» **TRECHO DO TEXTO**:

········

05 Junho 2021
Velhas feridas francesas foram reabertas no fim de semana passado, quando uma procissão católica em homenagem aos reféns assassinados pela anticlerical Comuna de Paris foi atacada por manifestantes “antifa” vestidos de preto e gritando slogans de apoio ao levante proletário da capital de 150 anos atrás.
A reportagem é de Tom Heneghan, publicada por The Tablet, 03-06-2021. A tradução é de Moisés Sbardelotto.
Uma missa comemorativa celebrada pelo arcebispo de Paris, Michel Aupetit, no dia seguinte, domingo, 30 de maio, em Notre Dame des Otages (Nossa Senhora dos Reféns), transcorreu sem incidentes. “Esses mártires foram assassinados por uma raiva cega. Mas, até o fim, nunca proferiram uma palavra de ódio, raiva, rancor ou mesmo vingança”, disse Aupetit em sua homilia.
A igreja foi construída no local onde os 52 reféns, incluindo 10 padres, foram mortos a tiros por comunardos em 1871.
A tensão em torno do aniversário do fim do episódio de 11 semanas, desencadeado pela derrota do país na guerra franco-prussiana e por uma subsequente vitória conservadora nas eleições gerais, revelou uma divisão social e política na França que continua relevante até hoje.
A cidade e a sua esquerda política saudaram principalmente a comuna como o nascimento das reformas sociais modernas. A Arquidiocese de Paris relembrou o seu lado mais sombrio, incluindo os assassinatos do então arcebispo Georges Darboy e de 18 outros clérigos, a prisão de mais de 200 padres, monges e freiras, e o confisco e buscas em muitas propriedades da Igreja.
Por mais chocante que tenha sido a violência dos comunardos sob o lema “nem Deus nem mestre”, ela pode desaparecer em meio aos horrores da semaine sanglante (semana sangrenta), quando o governo conservador, que se refugiara nas proximidades de Versalhes, voltou impiedosamente para esmagar a Comuna no fim de maio de 1871.

········

Entradas de dados coletados
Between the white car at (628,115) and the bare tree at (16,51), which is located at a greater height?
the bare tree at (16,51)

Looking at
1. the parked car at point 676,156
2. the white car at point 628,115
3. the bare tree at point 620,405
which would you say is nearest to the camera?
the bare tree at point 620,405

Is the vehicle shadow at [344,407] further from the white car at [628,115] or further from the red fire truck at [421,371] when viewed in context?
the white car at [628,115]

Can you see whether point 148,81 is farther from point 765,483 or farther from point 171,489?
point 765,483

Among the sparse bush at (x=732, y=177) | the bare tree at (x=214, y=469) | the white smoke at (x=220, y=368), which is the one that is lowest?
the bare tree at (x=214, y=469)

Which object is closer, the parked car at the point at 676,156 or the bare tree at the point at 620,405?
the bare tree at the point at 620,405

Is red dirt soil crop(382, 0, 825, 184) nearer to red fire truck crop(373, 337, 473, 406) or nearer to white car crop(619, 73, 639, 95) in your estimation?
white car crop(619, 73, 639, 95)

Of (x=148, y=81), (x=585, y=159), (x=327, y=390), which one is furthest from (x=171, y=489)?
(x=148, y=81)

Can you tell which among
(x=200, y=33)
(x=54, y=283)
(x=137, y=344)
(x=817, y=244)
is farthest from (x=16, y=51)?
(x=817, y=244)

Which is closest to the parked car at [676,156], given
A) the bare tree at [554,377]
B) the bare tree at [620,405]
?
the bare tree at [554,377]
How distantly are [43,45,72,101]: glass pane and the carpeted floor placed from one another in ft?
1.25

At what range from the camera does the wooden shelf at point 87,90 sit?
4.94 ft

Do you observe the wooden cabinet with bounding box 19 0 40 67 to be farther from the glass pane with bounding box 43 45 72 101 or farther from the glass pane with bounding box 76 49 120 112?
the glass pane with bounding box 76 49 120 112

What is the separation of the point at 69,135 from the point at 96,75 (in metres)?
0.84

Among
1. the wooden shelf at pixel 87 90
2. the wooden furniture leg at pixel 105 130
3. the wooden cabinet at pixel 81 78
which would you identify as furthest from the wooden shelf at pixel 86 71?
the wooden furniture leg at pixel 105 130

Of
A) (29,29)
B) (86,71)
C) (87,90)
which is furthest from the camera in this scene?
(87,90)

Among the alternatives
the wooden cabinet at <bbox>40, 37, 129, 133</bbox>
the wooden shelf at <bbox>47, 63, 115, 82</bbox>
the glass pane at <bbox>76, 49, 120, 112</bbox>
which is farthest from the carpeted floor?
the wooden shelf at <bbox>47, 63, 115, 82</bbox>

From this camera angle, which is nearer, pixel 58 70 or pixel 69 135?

········

» **REQUISITOS DAS TAREFAS**:
1. Responda a estas perguntas com base no texto sobre a Comuna de Paris:
(a) Quantos reféns foram mortos no local onde depois se construiu a igreja Notre Dame des Otages, e quantos deles eram padres?
(b) Em que dia foi celebrada a missa comemorativa do arcebispo Michel Aupetit?
(c) Para onde o governo conservador tinha se refugiado antes de voltar para esmagar a Comuna?
2. Escreva a continuação do texto sobre a Comuna de Paris, começando logo depois da última frase apresentada.

» **RESPOSTAS DAS TAREFAS**:
1.
(a) 52 reféns, incluindo 10 padres.
(b) No domingo, 30 de maio.
(c) Para as proximidades de Versalhes.

2.
Muitos foram mortos tão rapidamente que não há um total acordado de mortos durante aquela semana, e as estimativas variam de 6.000 a 30.000. Prédios incluindo o Palácio das Tulherias e a prefeitura foram saqueados e queimados.
“Estávamos focados na oração e na comemoração, sem fazer qualquer tipo de declaração ou exigência política”, afirmou o bispo auxiliar Denis Jachiet, que liderou a procissão reconstituindo a marcha dos reféns desde perto do cemitério de Père Lachaise até a sua morte perto da Porte des Lilas.
“Não estávamos celebrando a vitória de um lado sobre o outro”, disse ele sobre a procissão no sábado, 29 de maio.
Embora a procissão através de um antigo reduto da Comuna no leste de Paris tenha sido autorizada, não foi nenhuma surpresa que ela atraiu os rebeldes radicais que frequentemente interrompem as manifestações locais. Alguns manifestantes gritaram “abaixo os Versalheses” enquanto insultavam os manifestantes.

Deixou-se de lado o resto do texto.